ハロー、マイファーストレディ!
「どうしたの?」
「それが、病棟の山井さん、点滴の指示が出たんですけど、真依子先輩をご指名で。他の看護師には絶対やらせないってごねてて…」
「ああ、山井さんね。」
「ホントに、相変わらず看護師泣かせの血管なんですよ。」
「みんなビビってんのがいけないのよ。」
「そりゃ、ビビりますよ。真依子先輩以外で、無事に針刺せたナース居ないですから。」
「主任は?確か今日準夜だよね?」
「…真依子先輩呼んでこいって。」
「上司の命令とあらば、仕方ないか。救急(ここ)、しばらく頼める?」
「はい。もちろんです。」
「じゃあ、診察室よろしく。さっき、怪我で一人運ばれてくるって連絡あったから。」
後輩の看護師とも、相変わらずの表情で淡々とやりとりをしている。
しかし、その素っ気ない態度の割に、どうやら後輩には慕われているらしい。
そんな風に分析しながら、そういえばと思い出して、先に出て行った後輩を追って出て行こうとする彼女を、慌てて呼び止めた。
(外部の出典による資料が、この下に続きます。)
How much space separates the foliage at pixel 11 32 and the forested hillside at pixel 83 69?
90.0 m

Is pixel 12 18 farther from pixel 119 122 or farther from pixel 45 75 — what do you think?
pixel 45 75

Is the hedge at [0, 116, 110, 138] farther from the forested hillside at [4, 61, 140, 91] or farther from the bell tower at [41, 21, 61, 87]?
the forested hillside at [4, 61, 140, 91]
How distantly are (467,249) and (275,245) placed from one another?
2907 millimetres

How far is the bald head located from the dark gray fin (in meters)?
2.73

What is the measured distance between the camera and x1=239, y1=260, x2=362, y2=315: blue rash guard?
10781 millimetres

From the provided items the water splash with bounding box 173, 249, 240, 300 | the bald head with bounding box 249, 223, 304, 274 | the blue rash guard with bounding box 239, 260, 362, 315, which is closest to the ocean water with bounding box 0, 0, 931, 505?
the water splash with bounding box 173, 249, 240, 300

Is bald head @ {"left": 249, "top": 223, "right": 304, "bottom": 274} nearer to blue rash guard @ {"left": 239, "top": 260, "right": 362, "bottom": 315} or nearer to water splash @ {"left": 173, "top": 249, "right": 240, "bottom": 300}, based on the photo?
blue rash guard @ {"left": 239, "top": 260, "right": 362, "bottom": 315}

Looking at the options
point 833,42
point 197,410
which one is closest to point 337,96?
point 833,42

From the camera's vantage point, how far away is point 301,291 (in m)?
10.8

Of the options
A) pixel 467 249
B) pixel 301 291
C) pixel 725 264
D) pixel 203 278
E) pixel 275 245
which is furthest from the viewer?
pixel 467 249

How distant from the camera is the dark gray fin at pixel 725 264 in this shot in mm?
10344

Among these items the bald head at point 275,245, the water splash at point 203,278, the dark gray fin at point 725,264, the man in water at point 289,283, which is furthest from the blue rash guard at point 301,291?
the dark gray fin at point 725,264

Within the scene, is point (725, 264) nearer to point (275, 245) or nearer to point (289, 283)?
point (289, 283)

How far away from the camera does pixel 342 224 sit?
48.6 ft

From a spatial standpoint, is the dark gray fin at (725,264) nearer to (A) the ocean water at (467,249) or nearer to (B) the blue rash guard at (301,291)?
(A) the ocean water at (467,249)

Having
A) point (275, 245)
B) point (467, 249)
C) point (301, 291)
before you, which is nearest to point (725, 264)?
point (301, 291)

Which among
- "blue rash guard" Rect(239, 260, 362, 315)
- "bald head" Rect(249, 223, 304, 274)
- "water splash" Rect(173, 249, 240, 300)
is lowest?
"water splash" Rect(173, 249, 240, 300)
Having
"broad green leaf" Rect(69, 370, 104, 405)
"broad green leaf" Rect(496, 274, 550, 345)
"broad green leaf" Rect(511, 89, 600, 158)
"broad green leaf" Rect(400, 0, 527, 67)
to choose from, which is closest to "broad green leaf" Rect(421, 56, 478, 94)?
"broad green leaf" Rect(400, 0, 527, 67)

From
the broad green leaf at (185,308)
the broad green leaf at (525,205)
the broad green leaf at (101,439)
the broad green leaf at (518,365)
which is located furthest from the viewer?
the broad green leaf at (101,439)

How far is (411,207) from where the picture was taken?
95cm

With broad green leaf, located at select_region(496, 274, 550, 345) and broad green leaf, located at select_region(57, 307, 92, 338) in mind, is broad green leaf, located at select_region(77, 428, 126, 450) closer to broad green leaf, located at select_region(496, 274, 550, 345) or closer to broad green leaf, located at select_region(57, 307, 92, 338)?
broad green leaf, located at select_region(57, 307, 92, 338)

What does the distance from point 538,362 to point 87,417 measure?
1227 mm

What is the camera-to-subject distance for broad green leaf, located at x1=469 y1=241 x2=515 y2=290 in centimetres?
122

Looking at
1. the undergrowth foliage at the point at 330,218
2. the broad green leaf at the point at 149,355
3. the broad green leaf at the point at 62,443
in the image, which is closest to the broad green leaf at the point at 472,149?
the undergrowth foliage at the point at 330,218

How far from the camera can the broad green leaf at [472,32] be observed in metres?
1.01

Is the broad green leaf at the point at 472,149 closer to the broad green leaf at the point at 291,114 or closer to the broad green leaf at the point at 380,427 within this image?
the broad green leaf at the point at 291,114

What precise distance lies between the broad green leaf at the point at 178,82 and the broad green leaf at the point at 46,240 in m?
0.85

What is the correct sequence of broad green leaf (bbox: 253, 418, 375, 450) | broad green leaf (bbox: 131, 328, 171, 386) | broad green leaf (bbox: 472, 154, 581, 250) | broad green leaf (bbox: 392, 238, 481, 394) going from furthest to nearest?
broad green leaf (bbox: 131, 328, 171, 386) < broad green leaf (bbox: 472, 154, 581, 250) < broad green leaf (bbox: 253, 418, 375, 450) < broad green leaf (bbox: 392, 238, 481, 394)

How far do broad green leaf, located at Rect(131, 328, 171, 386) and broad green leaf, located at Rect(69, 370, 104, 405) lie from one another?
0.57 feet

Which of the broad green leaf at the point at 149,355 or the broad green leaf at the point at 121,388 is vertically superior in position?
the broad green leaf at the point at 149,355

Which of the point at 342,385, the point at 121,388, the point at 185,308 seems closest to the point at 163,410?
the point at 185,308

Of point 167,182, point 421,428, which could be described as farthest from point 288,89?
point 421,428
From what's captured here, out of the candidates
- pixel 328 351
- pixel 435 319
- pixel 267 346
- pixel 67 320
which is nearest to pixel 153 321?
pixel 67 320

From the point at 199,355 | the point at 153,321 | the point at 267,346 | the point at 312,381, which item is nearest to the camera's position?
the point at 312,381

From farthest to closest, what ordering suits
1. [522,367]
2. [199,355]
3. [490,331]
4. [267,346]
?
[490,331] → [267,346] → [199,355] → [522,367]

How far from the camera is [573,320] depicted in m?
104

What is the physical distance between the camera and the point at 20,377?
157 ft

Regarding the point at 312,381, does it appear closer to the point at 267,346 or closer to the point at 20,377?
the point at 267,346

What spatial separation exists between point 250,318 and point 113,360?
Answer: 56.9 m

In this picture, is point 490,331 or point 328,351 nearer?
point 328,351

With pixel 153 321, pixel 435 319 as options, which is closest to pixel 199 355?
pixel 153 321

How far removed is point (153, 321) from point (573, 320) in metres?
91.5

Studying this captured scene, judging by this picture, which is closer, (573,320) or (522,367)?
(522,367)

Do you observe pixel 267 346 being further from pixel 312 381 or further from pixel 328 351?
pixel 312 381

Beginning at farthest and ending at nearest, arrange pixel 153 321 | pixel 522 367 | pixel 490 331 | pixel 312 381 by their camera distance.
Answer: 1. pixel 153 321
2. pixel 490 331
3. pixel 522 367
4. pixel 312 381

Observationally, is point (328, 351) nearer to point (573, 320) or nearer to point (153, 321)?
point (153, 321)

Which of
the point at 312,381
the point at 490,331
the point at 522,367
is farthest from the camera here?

「お急ぎのところすみません。あとどのくらいで終わりますか?」
俺の問いかけに足を止めて振り返った彼女は俺ともう一度目を合わせた。
これで、ようやく二度目だ。
やはり、美人だ。
ほぼ完璧なメイクは、まるで雑誌のモデルのよう。ただ、隙がなさ過ぎる。愛想も良くないから、あまり男受けはしないかもしれない。
しかも、会話の通りこの後すぐに病棟に向かおうとしていたところを足止めされたせいか、わずかに不満げな空気を漂わせている。